* Material shown:
#####

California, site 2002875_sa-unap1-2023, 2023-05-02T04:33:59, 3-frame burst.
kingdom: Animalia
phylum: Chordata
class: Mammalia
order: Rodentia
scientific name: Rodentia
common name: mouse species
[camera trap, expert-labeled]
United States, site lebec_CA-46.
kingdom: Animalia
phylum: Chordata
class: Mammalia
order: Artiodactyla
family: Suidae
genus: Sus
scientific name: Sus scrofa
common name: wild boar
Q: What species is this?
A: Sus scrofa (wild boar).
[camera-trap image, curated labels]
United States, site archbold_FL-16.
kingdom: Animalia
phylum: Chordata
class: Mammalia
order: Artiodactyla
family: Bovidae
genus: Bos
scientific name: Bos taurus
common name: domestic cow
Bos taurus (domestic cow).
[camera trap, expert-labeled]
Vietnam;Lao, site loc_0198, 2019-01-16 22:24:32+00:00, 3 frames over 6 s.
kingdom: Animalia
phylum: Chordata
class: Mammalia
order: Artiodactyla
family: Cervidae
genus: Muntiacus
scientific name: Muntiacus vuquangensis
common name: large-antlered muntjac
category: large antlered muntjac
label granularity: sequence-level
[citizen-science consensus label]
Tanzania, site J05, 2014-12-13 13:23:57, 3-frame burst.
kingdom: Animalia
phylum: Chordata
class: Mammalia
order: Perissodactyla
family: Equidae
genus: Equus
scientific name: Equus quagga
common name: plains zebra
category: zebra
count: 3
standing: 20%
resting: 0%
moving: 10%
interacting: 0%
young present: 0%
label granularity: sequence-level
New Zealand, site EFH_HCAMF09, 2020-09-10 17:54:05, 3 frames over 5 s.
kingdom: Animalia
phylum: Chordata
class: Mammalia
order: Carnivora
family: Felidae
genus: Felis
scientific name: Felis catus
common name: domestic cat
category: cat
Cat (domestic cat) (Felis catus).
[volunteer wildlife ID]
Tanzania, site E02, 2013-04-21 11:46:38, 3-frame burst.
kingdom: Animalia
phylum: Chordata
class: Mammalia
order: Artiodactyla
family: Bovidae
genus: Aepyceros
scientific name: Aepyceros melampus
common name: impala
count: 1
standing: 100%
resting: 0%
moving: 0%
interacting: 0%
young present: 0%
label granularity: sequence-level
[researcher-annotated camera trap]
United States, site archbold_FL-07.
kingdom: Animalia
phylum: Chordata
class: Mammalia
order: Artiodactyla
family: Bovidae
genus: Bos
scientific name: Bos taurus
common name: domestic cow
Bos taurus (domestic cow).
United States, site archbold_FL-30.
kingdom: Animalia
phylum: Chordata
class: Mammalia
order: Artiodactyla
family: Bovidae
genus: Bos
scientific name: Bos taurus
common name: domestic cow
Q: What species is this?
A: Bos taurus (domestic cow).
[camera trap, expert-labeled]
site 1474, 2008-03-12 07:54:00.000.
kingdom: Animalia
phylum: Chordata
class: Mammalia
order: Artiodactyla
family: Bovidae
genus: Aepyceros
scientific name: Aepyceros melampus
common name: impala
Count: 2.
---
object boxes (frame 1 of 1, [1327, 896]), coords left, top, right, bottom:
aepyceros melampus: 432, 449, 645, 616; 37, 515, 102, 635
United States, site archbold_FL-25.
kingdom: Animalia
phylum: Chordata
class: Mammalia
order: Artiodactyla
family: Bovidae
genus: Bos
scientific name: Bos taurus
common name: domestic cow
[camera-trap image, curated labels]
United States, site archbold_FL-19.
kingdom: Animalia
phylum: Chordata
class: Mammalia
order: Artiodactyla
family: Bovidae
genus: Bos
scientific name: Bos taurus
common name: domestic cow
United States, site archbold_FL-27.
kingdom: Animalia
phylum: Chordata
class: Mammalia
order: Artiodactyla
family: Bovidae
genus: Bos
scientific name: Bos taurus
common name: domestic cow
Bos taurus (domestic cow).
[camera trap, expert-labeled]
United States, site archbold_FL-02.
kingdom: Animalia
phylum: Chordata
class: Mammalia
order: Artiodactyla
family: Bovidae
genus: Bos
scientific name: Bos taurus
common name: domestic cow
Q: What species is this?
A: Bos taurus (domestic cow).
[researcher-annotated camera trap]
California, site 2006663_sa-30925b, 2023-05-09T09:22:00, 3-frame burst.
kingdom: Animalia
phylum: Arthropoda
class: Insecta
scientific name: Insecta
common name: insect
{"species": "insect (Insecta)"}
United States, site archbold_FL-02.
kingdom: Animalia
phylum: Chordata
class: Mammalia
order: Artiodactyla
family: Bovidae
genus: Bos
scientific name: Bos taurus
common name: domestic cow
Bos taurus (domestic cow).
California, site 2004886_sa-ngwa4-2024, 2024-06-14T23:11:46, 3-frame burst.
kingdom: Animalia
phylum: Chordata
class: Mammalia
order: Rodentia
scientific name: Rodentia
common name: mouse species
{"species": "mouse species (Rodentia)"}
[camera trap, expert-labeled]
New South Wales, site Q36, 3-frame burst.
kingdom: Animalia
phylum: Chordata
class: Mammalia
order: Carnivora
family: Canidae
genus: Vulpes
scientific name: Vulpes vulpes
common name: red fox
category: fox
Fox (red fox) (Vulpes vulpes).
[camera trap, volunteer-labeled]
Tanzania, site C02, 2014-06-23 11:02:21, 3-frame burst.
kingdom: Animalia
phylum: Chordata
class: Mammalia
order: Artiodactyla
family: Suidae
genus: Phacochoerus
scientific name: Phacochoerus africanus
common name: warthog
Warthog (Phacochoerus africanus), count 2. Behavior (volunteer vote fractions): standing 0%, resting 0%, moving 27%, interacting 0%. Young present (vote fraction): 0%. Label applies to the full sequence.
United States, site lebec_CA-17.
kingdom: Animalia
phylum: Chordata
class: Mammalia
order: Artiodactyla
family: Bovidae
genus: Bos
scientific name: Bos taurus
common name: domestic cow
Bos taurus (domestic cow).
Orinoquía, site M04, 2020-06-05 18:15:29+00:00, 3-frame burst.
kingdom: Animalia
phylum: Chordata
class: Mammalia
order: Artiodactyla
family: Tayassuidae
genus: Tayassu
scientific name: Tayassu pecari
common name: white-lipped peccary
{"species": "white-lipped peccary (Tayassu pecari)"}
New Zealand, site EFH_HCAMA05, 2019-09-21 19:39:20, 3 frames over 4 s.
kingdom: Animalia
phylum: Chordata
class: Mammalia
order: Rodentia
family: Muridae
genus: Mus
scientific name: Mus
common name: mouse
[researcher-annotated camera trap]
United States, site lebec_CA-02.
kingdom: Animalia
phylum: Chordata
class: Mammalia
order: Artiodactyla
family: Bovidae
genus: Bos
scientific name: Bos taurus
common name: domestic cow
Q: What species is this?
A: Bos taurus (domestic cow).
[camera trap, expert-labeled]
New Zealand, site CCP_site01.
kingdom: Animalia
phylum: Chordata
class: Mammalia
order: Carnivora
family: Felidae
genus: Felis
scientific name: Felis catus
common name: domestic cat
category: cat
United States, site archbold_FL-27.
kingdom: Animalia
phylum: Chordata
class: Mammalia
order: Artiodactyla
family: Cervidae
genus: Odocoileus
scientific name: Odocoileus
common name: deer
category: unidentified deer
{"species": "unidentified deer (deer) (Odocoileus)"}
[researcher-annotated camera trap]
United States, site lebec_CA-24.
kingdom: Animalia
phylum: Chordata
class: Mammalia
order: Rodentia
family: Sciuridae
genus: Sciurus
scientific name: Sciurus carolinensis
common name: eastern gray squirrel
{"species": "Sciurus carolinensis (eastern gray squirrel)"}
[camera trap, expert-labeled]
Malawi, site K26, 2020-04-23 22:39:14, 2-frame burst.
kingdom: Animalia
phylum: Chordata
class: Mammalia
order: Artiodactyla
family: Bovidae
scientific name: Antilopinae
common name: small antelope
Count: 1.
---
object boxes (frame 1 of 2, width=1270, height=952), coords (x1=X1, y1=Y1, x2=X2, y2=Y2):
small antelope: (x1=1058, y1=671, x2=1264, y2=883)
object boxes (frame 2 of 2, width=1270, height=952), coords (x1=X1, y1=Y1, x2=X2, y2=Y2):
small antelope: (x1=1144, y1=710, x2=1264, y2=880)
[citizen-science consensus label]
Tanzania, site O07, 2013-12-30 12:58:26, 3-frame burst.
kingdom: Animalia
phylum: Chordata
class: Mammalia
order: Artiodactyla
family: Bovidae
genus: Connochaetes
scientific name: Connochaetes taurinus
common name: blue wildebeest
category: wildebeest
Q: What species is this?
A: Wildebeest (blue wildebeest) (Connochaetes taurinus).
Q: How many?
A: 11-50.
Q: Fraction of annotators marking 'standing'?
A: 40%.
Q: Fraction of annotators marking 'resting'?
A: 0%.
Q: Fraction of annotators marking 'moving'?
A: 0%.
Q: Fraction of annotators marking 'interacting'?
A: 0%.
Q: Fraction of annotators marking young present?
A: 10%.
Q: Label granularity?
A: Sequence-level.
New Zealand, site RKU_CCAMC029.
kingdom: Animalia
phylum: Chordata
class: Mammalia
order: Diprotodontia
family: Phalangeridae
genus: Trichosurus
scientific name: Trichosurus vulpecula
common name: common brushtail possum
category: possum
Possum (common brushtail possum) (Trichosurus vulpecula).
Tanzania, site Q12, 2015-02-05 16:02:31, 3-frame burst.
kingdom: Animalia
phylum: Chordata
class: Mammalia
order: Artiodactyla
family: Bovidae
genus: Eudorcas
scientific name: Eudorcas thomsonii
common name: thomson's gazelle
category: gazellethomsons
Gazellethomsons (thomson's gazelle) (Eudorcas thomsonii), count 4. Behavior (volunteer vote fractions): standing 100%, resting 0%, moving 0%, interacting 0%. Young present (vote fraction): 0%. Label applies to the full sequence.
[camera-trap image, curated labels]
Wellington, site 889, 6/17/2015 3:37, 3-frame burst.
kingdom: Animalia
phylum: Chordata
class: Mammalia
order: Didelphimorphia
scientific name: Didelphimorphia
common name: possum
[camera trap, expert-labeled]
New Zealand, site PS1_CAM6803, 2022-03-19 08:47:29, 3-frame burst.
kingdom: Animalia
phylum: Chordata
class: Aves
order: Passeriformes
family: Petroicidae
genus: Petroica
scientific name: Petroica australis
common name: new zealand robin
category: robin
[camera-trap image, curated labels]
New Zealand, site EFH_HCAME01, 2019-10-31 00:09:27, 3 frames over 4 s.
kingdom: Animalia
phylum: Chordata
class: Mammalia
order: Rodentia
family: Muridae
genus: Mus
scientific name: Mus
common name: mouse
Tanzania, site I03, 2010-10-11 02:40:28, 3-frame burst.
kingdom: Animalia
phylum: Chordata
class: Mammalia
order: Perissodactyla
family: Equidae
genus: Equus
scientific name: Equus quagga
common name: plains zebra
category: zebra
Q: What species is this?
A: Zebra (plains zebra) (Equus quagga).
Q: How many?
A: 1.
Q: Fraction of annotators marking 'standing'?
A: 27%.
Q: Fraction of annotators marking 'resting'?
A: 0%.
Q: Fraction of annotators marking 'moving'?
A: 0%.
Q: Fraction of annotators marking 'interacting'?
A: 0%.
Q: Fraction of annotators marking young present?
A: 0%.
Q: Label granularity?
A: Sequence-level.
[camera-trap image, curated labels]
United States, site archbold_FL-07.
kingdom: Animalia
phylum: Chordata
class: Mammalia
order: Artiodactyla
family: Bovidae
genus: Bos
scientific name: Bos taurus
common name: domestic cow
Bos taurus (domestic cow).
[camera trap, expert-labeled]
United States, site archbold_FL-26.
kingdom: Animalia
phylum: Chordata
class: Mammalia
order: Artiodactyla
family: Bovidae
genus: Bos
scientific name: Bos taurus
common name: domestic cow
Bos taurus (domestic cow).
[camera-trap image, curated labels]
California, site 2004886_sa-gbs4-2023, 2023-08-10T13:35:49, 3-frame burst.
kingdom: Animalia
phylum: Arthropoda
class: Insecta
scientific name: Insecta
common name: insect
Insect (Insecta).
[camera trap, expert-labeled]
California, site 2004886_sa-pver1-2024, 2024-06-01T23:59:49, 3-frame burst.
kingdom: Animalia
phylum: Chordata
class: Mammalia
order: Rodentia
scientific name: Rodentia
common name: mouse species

#####

* Assignment:
Give the exact lines, and only those, from the line containing "genus: Trichosurus" through the line containing "genus: Eudorcas" in the entries above.

* Answer to the problem:
genus: Trichosurus
scientific name: Trichosurus vulpecula
common name: common brushtail possum
category: possum
Possum (common brushtail possum) (Trichosurus vulpecula).
Tanzania, site Q12, 2015-02-05 16:02:31, 3-frame burst.
kingdom: Animalia
phylum: Chordata
class: Mammalia
order: Artiodactyla
family: Bovidae
genus: Eudorcas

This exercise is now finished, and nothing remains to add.